What is expected:
Print the entries that appear below, exactly as written and without their pictures.

Supplied material:
start
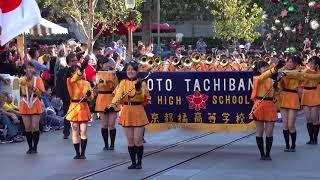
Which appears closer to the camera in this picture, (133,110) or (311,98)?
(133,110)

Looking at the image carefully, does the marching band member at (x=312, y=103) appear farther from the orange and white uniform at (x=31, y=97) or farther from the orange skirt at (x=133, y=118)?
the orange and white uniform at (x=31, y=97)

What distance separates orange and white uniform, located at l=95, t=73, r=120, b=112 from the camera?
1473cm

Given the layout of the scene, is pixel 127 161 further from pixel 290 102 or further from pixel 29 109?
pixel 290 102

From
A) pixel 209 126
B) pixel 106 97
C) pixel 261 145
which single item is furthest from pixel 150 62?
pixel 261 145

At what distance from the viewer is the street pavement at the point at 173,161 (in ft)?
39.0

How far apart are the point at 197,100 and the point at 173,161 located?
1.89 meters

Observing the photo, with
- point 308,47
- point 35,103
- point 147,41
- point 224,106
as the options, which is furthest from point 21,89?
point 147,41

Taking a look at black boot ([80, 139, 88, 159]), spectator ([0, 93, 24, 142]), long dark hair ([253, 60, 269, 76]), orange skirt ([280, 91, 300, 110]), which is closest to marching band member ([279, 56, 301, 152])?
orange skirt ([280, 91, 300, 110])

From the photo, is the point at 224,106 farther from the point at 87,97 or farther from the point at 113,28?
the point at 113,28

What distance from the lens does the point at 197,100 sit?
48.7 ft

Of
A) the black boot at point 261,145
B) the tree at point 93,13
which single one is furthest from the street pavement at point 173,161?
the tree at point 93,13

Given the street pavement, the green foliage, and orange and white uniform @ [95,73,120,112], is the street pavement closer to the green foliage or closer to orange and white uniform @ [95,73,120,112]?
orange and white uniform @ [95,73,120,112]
end
Solved exercise:
Which appears closer to the camera in this picture, (133,110) or (311,98)?
(133,110)

Looking at the image carefully, does the marching band member at (x=312, y=103) appear farther from the orange and white uniform at (x=31, y=97) or farther from the orange skirt at (x=133, y=118)?
the orange and white uniform at (x=31, y=97)

What distance separates orange and white uniform, located at l=95, t=73, r=120, b=112 from the camera?
1473cm

Given the layout of the scene, is pixel 127 161 further from pixel 290 102 or further from pixel 29 109?
pixel 290 102

From
A) pixel 209 126
B) pixel 106 97
C) pixel 261 145
which single item is furthest from pixel 150 62?
pixel 261 145

At what distance from the viewer is the street pavement at the point at 173,161 (in ft)?
39.0

How far apart are the point at 197,100 and the point at 173,161 located?
1.89 meters

Observing the photo, with
- point 308,47
- point 35,103
- point 147,41
- point 224,106
as the options, which is furthest from point 21,89?
point 147,41

Taking a look at black boot ([80, 139, 88, 159]), spectator ([0, 93, 24, 142]), long dark hair ([253, 60, 269, 76]), orange skirt ([280, 91, 300, 110]), which is closest to marching band member ([279, 56, 301, 152])?
orange skirt ([280, 91, 300, 110])

From the photo, is the point at 224,106 farther from the point at 87,97 or farther from the point at 113,28?
the point at 113,28

What distance from the lens does the point at 197,100 sit?
48.7 ft

Of
A) the black boot at point 261,145
B) the tree at point 93,13
which single one is furthest from the street pavement at point 173,161?
the tree at point 93,13

Given the street pavement, the green foliage, and orange and white uniform @ [95,73,120,112], is the street pavement closer to the green foliage or closer to orange and white uniform @ [95,73,120,112]?
orange and white uniform @ [95,73,120,112]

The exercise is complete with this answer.